O dirigente admitiu também que jogadores do Goiás já chegaram a receber dinheiro vindo do Cruzeiro para que vencessem uma partida contra o Santos no Nacional de 2003 --conforme havia revelado o são-paulino Josué, que atuava pelo time esmeraldino.
"O Harlei e o Fabão [goleiro e zagueiro do Goiás na ocasião] negociaram diretamente e o Harlei chegou a viajar para receber o dinheiro", confirmou.
O técnico Geninho também disse nesta quinta-feira que os contatos para possíveis entregas de "malas-pretas" são feitos em geral entre jogadores, e não pela diretoria dos clubes.
"Muita gente nega, mas muita gente sabe que existe [mala-preta]. O contanto é feito entre jogadores, já que muitas vezes eles se conhecem, já jogaram juntos em outras equipes. Muito raramente alguém da diretoria vai querer se envolver na negociação", disse Geninho, em entrevista ao canal Sportv.
"Acho que incentivar para ganhar não é errado. É como se aumentasse o bicho. Não vejo nada de mal", continuou.
O presidente do Internacional, Fernando Carvalho, negou que tenha oferecido dinheiro ao Goiás pela vitória frente aos corintianos.

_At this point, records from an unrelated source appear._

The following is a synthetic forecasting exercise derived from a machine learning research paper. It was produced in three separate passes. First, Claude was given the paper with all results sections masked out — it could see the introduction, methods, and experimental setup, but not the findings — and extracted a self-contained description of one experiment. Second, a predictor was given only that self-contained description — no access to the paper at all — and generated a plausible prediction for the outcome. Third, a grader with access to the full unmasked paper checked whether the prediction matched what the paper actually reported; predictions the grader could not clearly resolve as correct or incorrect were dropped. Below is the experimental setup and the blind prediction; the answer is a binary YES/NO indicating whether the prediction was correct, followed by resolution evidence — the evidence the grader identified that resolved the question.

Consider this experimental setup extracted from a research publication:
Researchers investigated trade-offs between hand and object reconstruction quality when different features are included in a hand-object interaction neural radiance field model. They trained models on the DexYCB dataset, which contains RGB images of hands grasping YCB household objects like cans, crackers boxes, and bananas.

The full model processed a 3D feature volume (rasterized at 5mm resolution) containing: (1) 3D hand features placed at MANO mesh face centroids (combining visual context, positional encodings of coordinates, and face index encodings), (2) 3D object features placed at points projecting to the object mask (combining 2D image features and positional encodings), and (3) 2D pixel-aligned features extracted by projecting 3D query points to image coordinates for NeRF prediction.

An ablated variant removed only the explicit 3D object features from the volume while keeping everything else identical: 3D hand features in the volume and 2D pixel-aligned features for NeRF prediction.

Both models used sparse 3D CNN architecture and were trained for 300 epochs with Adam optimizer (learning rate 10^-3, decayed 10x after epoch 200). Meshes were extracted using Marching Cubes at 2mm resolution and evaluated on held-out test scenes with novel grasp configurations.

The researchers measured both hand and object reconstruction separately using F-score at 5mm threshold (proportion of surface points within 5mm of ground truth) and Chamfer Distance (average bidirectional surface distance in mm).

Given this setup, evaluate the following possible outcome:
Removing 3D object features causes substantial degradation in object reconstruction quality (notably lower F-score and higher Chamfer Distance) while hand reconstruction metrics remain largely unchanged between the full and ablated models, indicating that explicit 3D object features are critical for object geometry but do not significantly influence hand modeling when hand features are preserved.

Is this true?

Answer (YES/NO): NO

No entanto os rumores dão conta de que o clube gaúcho poderia inclusive pagar quantias maiores por cada gol marcado pelo goianos, que já têm o terceiro lugar e a vaga na Libertadores garantidos.
Para ser campeão, o time do Parque São Jorge precisa apenas de um empate. O Inter tem que vencer o Coritiba, fora de casa, torcer por uma derrota corintiana e ainda tirar a diferença no saldo de gols, que hoje é de cinco.